» **Data for processing**

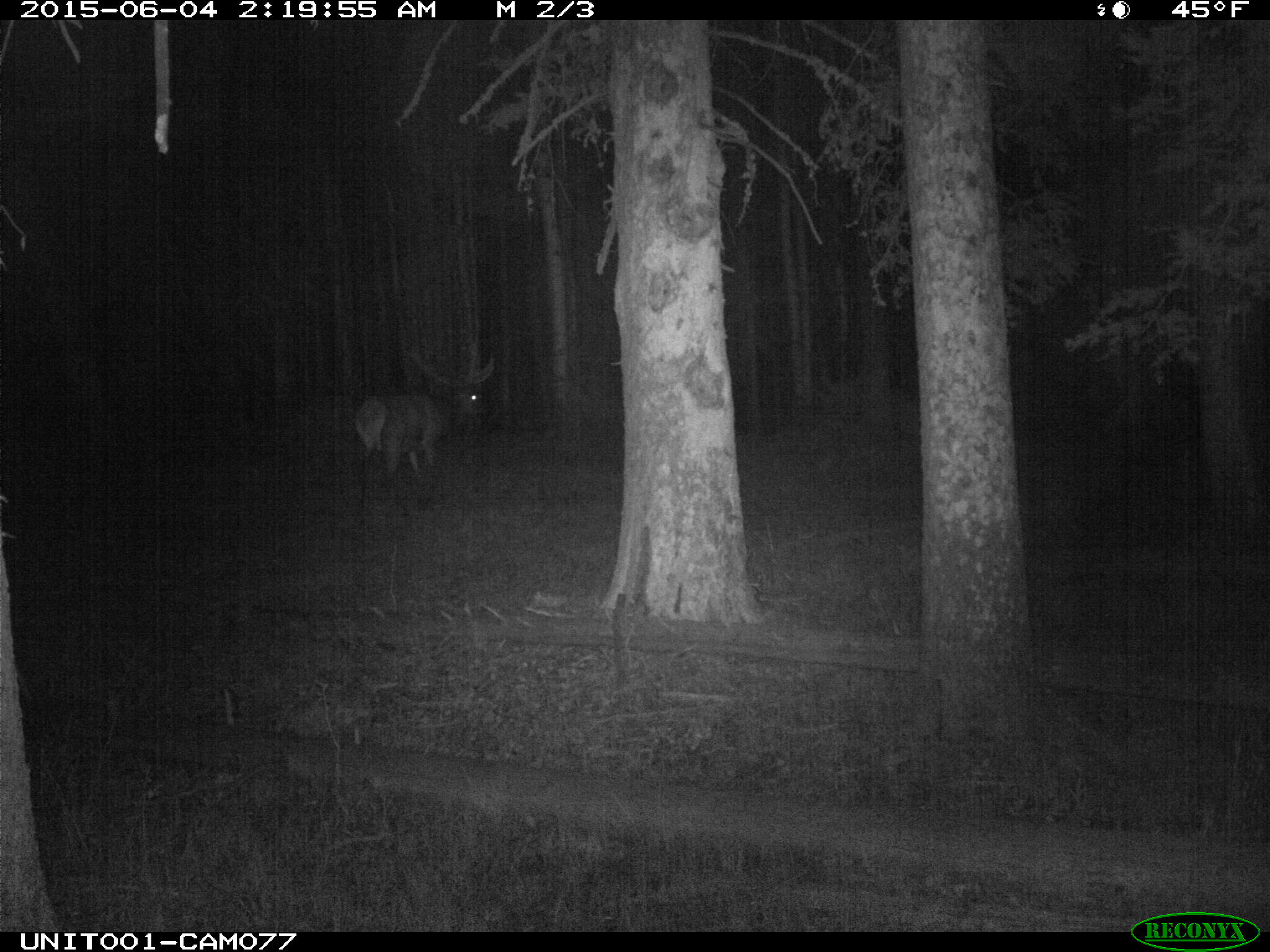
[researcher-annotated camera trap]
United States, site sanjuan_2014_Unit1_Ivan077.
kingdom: Animalia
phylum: Chordata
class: Mammalia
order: Artiodactyla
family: Cervidae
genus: Cervus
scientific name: Cervus elaphus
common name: red deer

» **What you will do**
What you return should match the material line for line, with the images removed.

» **Answer to this exercise**
[researcher-annotated camera trap]
United States, site sanjuan_2014_Unit1_Ivan077.
kingdom: Animalia
phylum: Chordata
class: Mammalia
order: Artiodactyla
family: Cervidae
genus: Cervus
scientific name: Cervus elaphus
common name: red deer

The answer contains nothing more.